| SELECTED EXCERPT |
October 28, 2013 / 11:19 AM / 5 years ago

Merck's Januvia, animal health products slump; shares off

(Reuters) - Merck & Co Inc (MRK.N) reported lower sales of its Januvia diabetes treatment, fresh evidence its biggest product is losing ground to newer drugs, and also spooked investors with falling quarterly sales of its animal health products.

The company’s shares dropped 2.6 percent, or $1.19, to $45.33 in afternoon trading.

Merck’s animal health brands, which typically prop up results, suffered a 2 percent sales decline in third quarter, hurt by the recent decision to suspend marketing of its Zilmax weight-gain feed supplement amid concerns it was causing lameness in cattle.

“The fundamentals of the business remain solid despite what we saw in the quarter,” Chief Executive Ken Frazier told analysts on a conference call, referring to the animal health unit.

Global sales of Januvia fell 5 percent in the quarter to $927 million. Combined sales of the pill and a related drug called Janumet fell 1 percent to $1.4 billion, versus 5 percent growth in the prior quarter, and marked a return to declines in the first quarter.

| WHAT YOU NEED TO DO |
1) In the Merck article, rewrite the paragraph beginning "Merck's animal health brands, which typically prop up results" more briefly, keeping its main facts.
2) According to the Merck article, what were Januvia's global sales in the quarter?
3) Resume the Merck article after its final sentence.

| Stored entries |
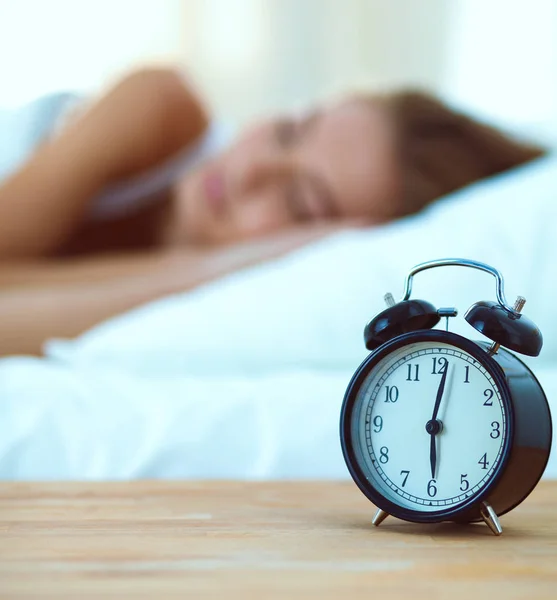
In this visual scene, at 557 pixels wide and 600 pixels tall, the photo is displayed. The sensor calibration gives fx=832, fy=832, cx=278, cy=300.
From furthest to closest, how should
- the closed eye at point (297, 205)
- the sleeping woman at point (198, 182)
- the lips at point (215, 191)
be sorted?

| SOLVED PROBLEMS |
1) Merck's animal health sales, which usually support its results, fell 2 percent in the third quarter. The drop came after Merck suspended marketing of its Zilmax weight-gain feed supplement over concerns that it was causing lameness in cattle.

2) Global sales of Januvia fell 5 percent to $927 million.

3)
“It looks like Januvia might be plateauing,” said Morningstar analyst Damien Conover, adding the trend could continue to put pressure on Merck’s profits as it strives to develop new medicines.

ISI Group analyst Mark Schoenebaum said combined U.S. sales of Januvia and Janumet were $91 million short of Wall Street estimates, and may force Merck to back off its earlier prediction that the Januvia franchise will grow by the “mid-single-digit” percentage range this year in the United States.

Januvia sales have grown by leaps and bounds since the drug was approved in 2006 - the first member of a new class of oral diabetes treatment called DPP4 inhibitors.

But three similar drugs have been introduced since then and are taking market share from Januvia, including Bristol-Myers Co’s (BMY.N) Onglyza, and Tradjenta from privately held Boehringer Ingelheim and Eli Lilly and Co (LLY.N).

Merck said the falling number of Januvia prescriptions in the quarter was a surprise and cause for concern.

“If the volumes continue to decline, definitely it will be a problem for us,” Adam Schechter, head of global human health at Merck, said on the conference call.

Merck shares have risen 11 percent this year, only half the gains seen for the ARCA Pharmaceutical Index .DRG of large U.S. and European drugmakers, on worries about Januvia and failures or regulatory setbacks for a handful of its most important experimental drugs. Its shares have also been held back by plunging sales of its former top product, Singulair for asthma, which began facing cheaper generics last year.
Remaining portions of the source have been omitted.